In 1772 Amiot's translation of Sun Tzu's The Art of War was published. It includes a translation of the Yongzheng Emperor's Ten Precepts. Amiot was the first person to translate The Art of War in the West. The next translation of the work in a Western language would not be made until Everard Ferguson Calthrop published his English rendition in 1905.

Amiot could speak in Manchu, the language of the emperor. He wrote a Manchu-French dictionary, which was published from 1789 to 1790 with the help of Bertin; Prince Hongwu, a member of the Qing imperial family, praised the dictionary. He also wrote a Manchu grammar, which was never published.

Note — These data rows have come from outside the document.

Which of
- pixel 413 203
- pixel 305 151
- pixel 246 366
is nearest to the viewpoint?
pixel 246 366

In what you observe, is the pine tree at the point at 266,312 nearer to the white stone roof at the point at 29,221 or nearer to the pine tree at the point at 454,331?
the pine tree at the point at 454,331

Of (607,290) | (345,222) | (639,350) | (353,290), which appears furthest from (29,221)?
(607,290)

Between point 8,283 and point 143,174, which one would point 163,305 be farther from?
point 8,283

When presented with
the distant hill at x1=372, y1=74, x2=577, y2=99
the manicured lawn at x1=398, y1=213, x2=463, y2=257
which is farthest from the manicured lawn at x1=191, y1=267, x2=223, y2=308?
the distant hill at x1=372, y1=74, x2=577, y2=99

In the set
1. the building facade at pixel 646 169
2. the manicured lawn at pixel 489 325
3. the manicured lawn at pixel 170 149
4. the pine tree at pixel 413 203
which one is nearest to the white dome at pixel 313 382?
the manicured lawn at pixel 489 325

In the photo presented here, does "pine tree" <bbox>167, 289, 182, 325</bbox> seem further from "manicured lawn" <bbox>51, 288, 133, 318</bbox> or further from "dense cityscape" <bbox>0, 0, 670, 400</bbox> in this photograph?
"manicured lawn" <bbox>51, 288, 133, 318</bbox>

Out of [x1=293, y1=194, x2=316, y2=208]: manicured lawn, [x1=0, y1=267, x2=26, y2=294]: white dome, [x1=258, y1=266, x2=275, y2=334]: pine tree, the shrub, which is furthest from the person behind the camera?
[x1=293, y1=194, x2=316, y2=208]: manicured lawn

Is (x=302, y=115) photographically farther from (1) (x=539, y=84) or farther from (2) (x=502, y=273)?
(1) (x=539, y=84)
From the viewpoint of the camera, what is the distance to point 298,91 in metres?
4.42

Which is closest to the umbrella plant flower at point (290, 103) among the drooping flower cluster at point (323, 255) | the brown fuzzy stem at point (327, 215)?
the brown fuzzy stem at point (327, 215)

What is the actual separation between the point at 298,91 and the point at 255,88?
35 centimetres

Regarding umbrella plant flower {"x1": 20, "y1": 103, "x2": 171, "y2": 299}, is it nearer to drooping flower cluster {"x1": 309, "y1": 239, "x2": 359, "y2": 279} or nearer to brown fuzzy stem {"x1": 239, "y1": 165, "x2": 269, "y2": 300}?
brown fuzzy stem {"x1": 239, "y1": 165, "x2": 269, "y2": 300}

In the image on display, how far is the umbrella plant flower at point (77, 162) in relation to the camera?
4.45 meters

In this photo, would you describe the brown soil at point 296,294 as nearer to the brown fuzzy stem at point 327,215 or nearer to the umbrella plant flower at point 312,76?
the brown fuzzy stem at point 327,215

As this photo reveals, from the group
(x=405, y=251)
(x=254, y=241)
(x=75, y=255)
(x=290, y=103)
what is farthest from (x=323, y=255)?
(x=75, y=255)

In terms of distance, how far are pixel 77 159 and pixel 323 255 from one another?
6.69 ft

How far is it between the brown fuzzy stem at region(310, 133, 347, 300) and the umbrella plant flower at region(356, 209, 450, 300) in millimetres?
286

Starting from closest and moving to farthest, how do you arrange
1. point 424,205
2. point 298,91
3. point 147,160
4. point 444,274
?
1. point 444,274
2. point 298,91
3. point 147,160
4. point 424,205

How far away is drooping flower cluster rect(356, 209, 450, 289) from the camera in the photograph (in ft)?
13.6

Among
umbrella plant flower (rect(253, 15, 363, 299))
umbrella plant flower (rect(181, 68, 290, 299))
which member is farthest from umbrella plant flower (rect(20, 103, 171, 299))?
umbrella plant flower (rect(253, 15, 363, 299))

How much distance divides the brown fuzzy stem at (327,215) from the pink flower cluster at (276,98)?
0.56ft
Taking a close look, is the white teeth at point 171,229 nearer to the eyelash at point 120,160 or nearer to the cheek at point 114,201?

Amiot carried out scientific observations and experiments while working in China. For example, he made a record of the weather in Beijing, which was published by Charles Messier in 1774. He also tried to build a hot air balloon, but was discouraged by Prince Hongwu, for fear of the danger of flying and disseminating the discovery.

== Music ==
Amiot could play the harpsichord and the flute. He tried to please Chinese listeners by playing pieces by French baroque composers, including Rameau's Les sauvages and Les cyclopes. These attempts, however, were not successful; when he asked the Chinese musicians for their opinions, they remarked that "your music was not made for our ears, nor our ears for your music". Lester Hu, assistant professor of musicology at the University of California, Berkeley has doubted the veracity of this story.

Amiot sent his translation of Li Guangdi's Guyue Jingzhuan (古樂經傳), a treatise on Chinese music, to Paris in 1754; he later acknowledged that it contained errors and was incomplete. Jean-Philippe Rameau referenced the work in his 1760 treatise, Code de musique pratique, though Rameau's idea of harmony in Chinese music was erroneous. Probably the same year 1754, he sent a first manuscript on Chinese music (De la Musique moderne des Chinois), kept at the Bibliothèque nationale de France. Later, in 1776, he sent a new manuscript on Chinese music, Mémoire sur la musique des Chinois was published twice by Pierre-Joseph Roussier in 1779 and 1780. The author's supplements to the work were not published until 1997. In 1776, he sent a series of musical instrument, including a Sheng , thus possibly contributing to the introduction of free reed in Europe.
Amiot's most important contribution to music includes the sending in 1776 of a series of four books of music: "Divertissements chinois" and "Musique sacrée", all having been transcribed, studied, played, recorded and published by Jean-Christophe Frisch and his ensemble XVIII-21 Le Baroque nomade and François Picard and his ensemble Fleur de Prunus.